Bread knife can do more

By Becky Krystal, The Washington Post
Published: December 29, 2019, 6:05am

There’s a reason a serrated knife is so often called a bread knife. The long blade with a series of sharp teeth excels at neatly cutting through the exterior of crusty loaves and gliding through soft ones without crushing them.

The serrated knife is no one-trick pony, especially if you have a good one. If you’re in the market for a winner, Serious Eats recommends the Tojiro bread slicer 235 mm and the Dexter-Russell Basics 10-inch scalloped slicer, and Cook’s Illustrated stands by the Mercer Culinary 10-inch wavy-edge wide bread knife — my go-to.

Now here are all the other ways you can use this handy tool.

• Tomatoes. A serrated knife will cleanly slice through tomatoes without crushing the flesh and losing all the juices.

• Citrus. Want fancy segments for a salad? You can use your serrated knife to “supreme” oranges and grapefruit.

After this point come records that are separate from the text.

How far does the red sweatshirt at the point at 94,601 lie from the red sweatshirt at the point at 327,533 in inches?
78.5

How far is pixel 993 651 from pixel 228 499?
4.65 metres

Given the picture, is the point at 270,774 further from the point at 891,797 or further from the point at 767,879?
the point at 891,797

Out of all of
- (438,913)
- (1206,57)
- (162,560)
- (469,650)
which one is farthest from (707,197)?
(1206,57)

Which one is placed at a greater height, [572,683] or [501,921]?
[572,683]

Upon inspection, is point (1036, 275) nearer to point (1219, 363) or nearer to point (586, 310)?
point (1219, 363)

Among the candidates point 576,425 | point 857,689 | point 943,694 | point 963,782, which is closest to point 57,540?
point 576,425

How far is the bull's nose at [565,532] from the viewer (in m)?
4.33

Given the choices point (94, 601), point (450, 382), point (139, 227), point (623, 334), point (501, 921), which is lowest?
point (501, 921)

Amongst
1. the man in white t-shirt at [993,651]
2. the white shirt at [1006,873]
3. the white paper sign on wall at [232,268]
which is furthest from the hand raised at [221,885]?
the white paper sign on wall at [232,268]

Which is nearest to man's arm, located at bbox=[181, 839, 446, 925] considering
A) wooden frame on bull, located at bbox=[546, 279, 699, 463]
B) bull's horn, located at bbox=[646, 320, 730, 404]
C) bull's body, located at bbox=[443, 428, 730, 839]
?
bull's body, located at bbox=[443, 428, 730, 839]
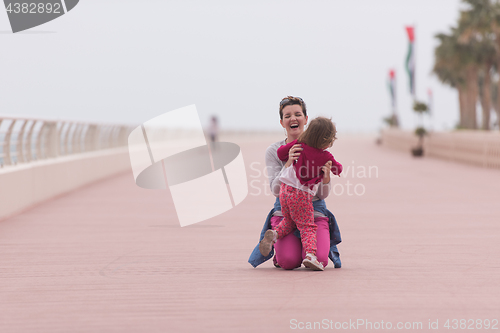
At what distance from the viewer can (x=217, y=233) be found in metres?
8.94

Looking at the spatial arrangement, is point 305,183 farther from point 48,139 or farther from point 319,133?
point 48,139

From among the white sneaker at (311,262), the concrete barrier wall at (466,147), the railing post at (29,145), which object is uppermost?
the railing post at (29,145)

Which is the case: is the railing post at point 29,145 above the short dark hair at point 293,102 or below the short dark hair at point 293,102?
below

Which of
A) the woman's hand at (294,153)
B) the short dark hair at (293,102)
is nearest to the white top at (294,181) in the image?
the woman's hand at (294,153)

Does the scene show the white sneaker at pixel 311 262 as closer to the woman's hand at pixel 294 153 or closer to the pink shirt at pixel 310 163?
the pink shirt at pixel 310 163

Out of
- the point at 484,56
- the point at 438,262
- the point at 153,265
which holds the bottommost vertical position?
the point at 484,56

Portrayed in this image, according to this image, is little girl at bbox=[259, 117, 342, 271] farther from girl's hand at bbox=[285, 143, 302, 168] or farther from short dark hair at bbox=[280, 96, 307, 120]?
short dark hair at bbox=[280, 96, 307, 120]

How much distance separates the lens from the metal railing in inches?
459

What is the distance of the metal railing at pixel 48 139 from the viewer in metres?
11.7

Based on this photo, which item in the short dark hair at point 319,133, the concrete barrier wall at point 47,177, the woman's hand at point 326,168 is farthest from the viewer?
the concrete barrier wall at point 47,177

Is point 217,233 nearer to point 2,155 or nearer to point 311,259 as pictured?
point 311,259

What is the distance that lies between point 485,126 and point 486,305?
56697 mm

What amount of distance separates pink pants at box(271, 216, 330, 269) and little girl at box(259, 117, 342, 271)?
2.8 inches

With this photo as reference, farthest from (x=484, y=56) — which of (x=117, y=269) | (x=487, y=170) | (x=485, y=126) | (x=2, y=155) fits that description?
(x=117, y=269)
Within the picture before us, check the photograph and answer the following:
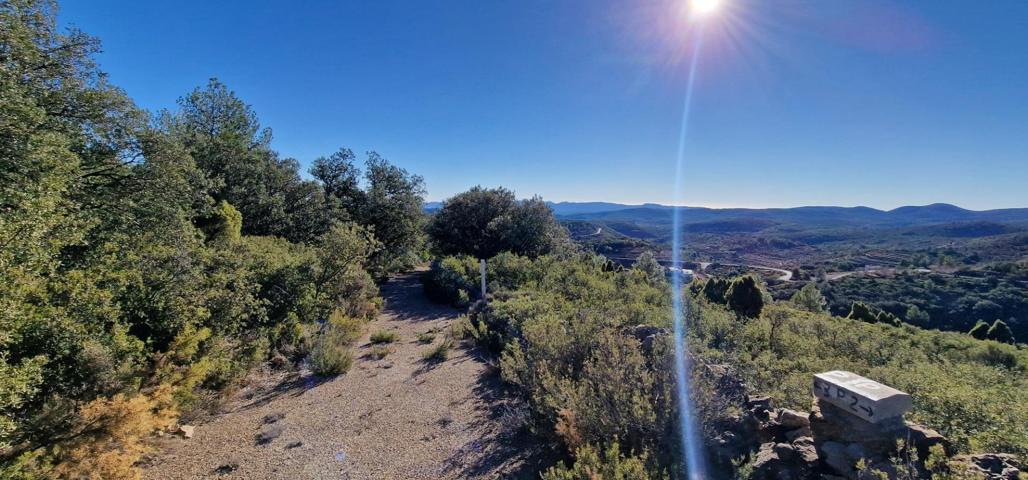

• Layer cakes. I don’t use anything else when I need to divide a cake for stacking and frosting. A serrated knife will cut, not tear, the cake, and it’s long enough to reach all the way through it. My favorite strategy involves using the knife to score a line around the outside of the cake and then gradually working the knife through the cake as I continue to rotate it (a turntable is useful).

• Chocolate. Breaking up a large block of chocolate with a standard chef’s knife is doable, but it has a tendency to send shards flying in all directions. With a sawing motion and the serrated knife’s tiny teeth, you get more control and less mess.

• Pastries and other filled treats. Delicate or filled pastries benefit from the way a serrated knife can saw and not crush. Pull it out when you want to share a croissant that may otherwise shatter.